Reproduce the passage of the Multinomial Naïve Bayes chapter that starts at "A Multinomial distribution is parameterized" and runs up to and including "evidence_ = np.sum(X, axis=0)".

### Exercise text
------------------------

Chapter 5: Multinomial Naïve Bayes

In certain situations, using Bernoulli is not enough. Indeed, sometimes, knowing how many times a feature appears, as opposed to whether it appears at all is necessary.

It is important to note that in some cases, even though it might seem non-intuitive, Bernoulli outperforms Multinomial. It is likely due to the fact that a Multinomial distribution is only affects by the features that do appear. Whereas Bernoulli also takes the absence of features into account.

from math import factorial as fact
from collections import Counter

import scipy.stats as ss
import numpy as np

from supervised.nb_classifier import NBClassifier


class MultinomialNB(NBClassifier):

    def __init__(self, alpha=1.0):

        super().__init__()
        self.alpha = alpha

    def _pdf(self, x, p):

        f = fact(np.sum(x))

        for P, X in zip(p, x):
            f *= (P**X) / fact(X)

        return f

Fitting

A Multinomial distribution is parameterized by a single parameter, which depends on the number of times each feature occurs.

    def _fit_evidence(self, X):

        evidence_ = np.sum(X, axis=0)

------------------------

### Raw data
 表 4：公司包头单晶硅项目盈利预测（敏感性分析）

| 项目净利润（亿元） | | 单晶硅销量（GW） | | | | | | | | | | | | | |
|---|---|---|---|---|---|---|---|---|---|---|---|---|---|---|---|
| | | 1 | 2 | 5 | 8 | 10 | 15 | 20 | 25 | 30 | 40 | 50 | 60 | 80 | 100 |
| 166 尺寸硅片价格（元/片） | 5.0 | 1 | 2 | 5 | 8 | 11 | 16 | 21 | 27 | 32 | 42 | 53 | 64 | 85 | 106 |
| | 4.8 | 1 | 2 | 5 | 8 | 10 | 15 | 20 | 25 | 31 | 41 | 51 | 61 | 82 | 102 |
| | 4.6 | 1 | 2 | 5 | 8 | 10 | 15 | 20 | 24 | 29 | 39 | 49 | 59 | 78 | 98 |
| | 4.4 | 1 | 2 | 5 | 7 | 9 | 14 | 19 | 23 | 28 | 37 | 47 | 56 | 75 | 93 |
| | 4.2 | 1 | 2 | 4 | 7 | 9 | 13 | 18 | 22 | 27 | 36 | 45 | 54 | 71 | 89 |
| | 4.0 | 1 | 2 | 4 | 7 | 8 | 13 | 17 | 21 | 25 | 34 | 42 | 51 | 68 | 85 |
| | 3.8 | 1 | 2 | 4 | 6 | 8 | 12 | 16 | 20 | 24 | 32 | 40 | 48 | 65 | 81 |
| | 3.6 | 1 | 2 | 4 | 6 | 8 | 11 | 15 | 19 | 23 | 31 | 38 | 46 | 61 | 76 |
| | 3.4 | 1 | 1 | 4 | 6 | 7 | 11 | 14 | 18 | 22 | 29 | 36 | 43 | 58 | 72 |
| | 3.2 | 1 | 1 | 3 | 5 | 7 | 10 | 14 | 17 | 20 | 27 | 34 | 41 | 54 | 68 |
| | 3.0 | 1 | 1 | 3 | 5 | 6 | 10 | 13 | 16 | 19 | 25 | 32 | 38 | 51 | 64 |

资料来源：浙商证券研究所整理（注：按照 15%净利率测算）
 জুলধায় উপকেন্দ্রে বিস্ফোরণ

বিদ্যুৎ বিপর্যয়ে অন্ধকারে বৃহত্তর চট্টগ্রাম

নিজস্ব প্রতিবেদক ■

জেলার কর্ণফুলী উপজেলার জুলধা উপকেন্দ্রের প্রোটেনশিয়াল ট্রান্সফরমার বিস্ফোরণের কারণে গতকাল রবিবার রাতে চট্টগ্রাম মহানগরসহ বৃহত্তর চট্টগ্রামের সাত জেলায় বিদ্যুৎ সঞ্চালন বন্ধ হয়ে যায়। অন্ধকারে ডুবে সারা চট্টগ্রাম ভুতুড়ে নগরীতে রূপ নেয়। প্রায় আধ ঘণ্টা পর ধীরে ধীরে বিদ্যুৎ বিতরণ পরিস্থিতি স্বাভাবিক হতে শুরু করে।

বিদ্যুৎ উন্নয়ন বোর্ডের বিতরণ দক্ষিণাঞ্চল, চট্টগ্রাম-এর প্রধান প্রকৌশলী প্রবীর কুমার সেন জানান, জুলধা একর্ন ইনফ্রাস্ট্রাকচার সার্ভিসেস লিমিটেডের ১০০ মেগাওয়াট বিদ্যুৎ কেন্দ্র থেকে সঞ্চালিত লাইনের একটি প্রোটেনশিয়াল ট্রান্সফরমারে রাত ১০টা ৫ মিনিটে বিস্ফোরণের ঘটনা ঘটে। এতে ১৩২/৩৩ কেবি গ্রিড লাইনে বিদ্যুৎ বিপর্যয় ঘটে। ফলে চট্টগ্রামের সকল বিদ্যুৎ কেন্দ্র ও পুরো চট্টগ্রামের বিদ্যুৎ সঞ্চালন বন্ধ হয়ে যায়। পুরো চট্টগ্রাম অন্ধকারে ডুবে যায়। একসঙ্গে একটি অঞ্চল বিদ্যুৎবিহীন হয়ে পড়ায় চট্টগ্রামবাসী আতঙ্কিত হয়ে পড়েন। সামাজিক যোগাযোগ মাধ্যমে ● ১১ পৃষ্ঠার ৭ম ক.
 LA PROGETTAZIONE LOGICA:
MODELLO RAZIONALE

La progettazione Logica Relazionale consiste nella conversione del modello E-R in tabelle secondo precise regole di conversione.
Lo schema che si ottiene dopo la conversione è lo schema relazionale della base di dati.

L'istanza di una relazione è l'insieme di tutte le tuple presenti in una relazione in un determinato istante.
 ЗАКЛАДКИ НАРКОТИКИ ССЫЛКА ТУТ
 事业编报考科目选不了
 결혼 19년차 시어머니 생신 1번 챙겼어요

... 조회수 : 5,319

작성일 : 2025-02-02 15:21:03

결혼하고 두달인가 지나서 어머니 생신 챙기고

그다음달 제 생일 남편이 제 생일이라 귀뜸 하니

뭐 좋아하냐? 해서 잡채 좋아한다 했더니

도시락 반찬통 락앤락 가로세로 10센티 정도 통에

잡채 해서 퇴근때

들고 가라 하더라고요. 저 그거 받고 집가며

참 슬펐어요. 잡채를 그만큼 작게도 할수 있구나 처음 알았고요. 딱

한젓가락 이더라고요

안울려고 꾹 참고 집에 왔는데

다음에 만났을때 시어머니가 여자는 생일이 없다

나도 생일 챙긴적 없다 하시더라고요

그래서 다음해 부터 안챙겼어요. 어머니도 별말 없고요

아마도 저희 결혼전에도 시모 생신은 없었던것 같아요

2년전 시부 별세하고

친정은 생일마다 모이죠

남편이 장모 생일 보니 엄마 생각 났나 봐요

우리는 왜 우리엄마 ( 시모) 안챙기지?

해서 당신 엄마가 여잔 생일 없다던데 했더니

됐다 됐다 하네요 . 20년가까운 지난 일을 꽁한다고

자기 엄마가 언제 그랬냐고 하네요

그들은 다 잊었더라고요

------------------------

### Response to the exercise
A Multinomial distribution is parameterized by a single parameter, which depends on the number of times each feature occurs.

    def _fit_evidence(self, X):

        evidence_ = np.sum(X, axis=0)